Scene question records
***

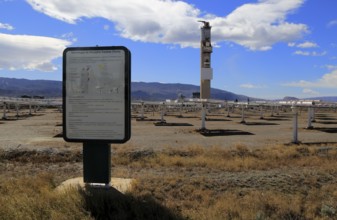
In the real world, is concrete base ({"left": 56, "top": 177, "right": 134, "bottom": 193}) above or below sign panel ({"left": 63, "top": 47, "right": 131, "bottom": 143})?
below

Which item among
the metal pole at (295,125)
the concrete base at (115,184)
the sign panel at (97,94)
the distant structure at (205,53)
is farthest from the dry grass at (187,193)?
the distant structure at (205,53)

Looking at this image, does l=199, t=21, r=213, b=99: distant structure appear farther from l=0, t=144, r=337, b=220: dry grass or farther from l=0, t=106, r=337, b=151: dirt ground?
l=0, t=144, r=337, b=220: dry grass

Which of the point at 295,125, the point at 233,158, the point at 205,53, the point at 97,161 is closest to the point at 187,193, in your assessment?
the point at 97,161

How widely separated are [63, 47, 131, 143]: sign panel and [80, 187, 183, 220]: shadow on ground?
114cm

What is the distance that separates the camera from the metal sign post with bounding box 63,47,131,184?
849 centimetres

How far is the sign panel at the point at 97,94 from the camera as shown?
8484mm

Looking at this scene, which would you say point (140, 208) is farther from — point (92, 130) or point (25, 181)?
point (25, 181)

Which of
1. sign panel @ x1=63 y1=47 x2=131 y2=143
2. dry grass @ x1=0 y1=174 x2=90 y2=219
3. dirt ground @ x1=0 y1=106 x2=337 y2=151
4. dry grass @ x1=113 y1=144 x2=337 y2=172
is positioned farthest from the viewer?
dirt ground @ x1=0 y1=106 x2=337 y2=151

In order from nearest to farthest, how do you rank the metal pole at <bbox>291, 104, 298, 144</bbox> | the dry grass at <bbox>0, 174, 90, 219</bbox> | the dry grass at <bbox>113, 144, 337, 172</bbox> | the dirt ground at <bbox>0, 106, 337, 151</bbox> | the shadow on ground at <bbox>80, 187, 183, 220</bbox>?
the dry grass at <bbox>0, 174, 90, 219</bbox> < the shadow on ground at <bbox>80, 187, 183, 220</bbox> < the dry grass at <bbox>113, 144, 337, 172</bbox> < the dirt ground at <bbox>0, 106, 337, 151</bbox> < the metal pole at <bbox>291, 104, 298, 144</bbox>

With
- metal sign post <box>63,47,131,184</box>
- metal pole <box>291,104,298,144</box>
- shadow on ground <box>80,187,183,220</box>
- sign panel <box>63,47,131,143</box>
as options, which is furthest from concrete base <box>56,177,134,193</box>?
metal pole <box>291,104,298,144</box>

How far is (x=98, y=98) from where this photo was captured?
860 cm

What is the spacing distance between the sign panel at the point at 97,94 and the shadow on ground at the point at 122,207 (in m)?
1.14

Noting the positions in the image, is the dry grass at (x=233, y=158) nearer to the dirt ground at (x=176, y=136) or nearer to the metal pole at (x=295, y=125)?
the dirt ground at (x=176, y=136)

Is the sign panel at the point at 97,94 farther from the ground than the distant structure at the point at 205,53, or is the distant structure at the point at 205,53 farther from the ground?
the distant structure at the point at 205,53
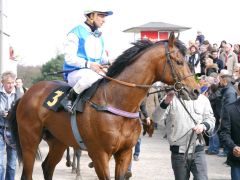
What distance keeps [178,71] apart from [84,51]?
1392 mm

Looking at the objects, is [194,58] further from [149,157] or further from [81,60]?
[81,60]

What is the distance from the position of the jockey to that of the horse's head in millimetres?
912

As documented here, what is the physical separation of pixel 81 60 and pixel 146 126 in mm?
1830

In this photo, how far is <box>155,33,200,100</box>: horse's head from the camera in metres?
6.46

***

REQUIRED WORK: Identify each line in the material above that contains the word "camera", and copy those lines in full.

THE COMPLETED TASK:
What is the distance that separates the camera from the metal sign post with bounding box 63,47,131,184?
How far is the sign panel at the point at 97,94 from the camera as shown?
In this photo, how far is <box>155,33,200,100</box>: horse's head from the camera in metres?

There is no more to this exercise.